If feature magnitudes differ a lot (for example sqft around 1500 while bedrooms around 3), gradient descent gets badly conditioned: one direction is steep, another is flat, so updates zigzag.
Scaling normalises optimization geometry so one learning rate can work across dimensions.
Common scaling families:
- Min-max: x_scaled=(x-x_min)/(x_max-x_min), typically [0,1]
- Z-score standardisation: x_scaled=(x-mu)/sigma, mean 0 and std 1
- Robust scaling: center by median and scale by IQR for heavy outliers
Choosing method: standardisation is the default for gradient-based models; min-max is useful when bounded ranges are required; robust scaling helps when extreme values dominate.
Leakage rule (non-negotiable): compute scaling statistics on training split only, then reuse those exact stats for validation, test, and inference traffic.
Operational rule: scaling parameters are model artifacts. Version them with model checkpoints so retraining and rollback stay reproducible.
Deepening Notes
Source-backed reinforcement: these points are extracted from the session source note to strengthen your theory intuition.

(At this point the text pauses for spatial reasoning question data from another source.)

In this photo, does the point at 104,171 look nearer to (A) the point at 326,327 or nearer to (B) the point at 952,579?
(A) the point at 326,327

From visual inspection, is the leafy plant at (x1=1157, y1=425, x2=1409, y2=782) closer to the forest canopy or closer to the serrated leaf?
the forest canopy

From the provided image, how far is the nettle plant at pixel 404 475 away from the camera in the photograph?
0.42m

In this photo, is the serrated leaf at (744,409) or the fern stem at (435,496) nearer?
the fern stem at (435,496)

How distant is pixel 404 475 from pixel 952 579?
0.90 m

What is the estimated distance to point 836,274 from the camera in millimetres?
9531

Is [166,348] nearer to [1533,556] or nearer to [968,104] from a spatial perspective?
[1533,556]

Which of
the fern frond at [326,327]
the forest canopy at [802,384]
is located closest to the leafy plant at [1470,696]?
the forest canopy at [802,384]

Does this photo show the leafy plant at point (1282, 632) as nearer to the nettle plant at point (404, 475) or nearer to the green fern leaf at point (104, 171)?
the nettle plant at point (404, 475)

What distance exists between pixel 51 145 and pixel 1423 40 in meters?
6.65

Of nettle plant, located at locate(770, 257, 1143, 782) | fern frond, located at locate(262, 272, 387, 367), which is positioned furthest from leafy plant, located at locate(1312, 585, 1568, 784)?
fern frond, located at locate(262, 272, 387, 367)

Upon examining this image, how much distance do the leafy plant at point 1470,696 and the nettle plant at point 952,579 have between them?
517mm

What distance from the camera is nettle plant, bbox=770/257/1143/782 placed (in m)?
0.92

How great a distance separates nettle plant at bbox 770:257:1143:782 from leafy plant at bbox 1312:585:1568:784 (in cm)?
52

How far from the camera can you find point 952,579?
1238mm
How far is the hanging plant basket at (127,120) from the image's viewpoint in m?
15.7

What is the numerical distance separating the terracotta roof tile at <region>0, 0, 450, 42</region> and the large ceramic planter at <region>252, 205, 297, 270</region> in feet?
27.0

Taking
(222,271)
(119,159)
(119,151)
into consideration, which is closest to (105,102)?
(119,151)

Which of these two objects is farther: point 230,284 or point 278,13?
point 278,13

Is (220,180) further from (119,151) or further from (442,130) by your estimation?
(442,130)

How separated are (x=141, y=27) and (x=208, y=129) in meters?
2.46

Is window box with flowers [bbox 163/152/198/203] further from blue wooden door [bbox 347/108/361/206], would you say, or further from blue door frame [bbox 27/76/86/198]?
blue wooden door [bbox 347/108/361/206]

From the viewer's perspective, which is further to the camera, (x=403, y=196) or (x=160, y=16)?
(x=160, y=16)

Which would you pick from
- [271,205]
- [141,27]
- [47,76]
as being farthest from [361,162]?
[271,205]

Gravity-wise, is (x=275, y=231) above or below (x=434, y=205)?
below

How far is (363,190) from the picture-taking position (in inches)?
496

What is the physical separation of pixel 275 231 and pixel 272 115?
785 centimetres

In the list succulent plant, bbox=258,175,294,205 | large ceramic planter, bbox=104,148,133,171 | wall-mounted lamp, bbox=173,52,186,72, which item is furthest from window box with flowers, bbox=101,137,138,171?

- To calculate the mean normalization of x_1, first find the average, also called the mean of x_1 on your training set, and let's call this mean Mu_1, with this being the Greek alphabets Mu.
- To implement Z-score normalization, you need to calculate something called the standard deviation of each feature.
- In this case, these values are around 100, which is actually pretty large compared to other scale features, and this will actually cause gradient descent to run more slowly.
- With this little technique, you'll often be able to get gradient descent to run much faster.
- With or without feature scaling, when you run gradient descent, how can you know, how can you check if gradient descent is really working?
Interview-Ready Deepening
Source-backed reinforcement: these points add detail beyond short-duration UI hints and emphasize production tradeoffs.
- Normalising features so gradient descent converges faster โ a must-do step.
- In this case, these values are around 100, which is actually pretty large compared to other scale features, and this will actually cause gradient descent to run more slowly.
- If feature magnitudes differ a lot (for example sqft around 1500 while bedrooms around 3), gradient descent gets badly conditioned: one direction is steep, another is flat, so updates zigzag.
- If the features range from negative three to plus three or negative 0.3 to plus 0.3, all of these are completely okay.
- Choosing method: standardisation is the default for gradient-based models; min-max is useful when bounded ranges are required; robust scaling helps when extreme values dominate.
- But if another feature, like x_3 here, ranges from negative 100 to plus 100, then this takes on a very different range of values, say something from around negative one to plus one.
- In this case, feature re-scaling will likely help.
- There's almost never any harm to carrying out feature re-scaling.
Tradeoffs You Should Be Able to Explain
- More expressive models improve fit but can reduce interpretability and raise overfitting risk.
- Higher optimization speed can reduce training time but may increase instability if learning dynamics are not monitored.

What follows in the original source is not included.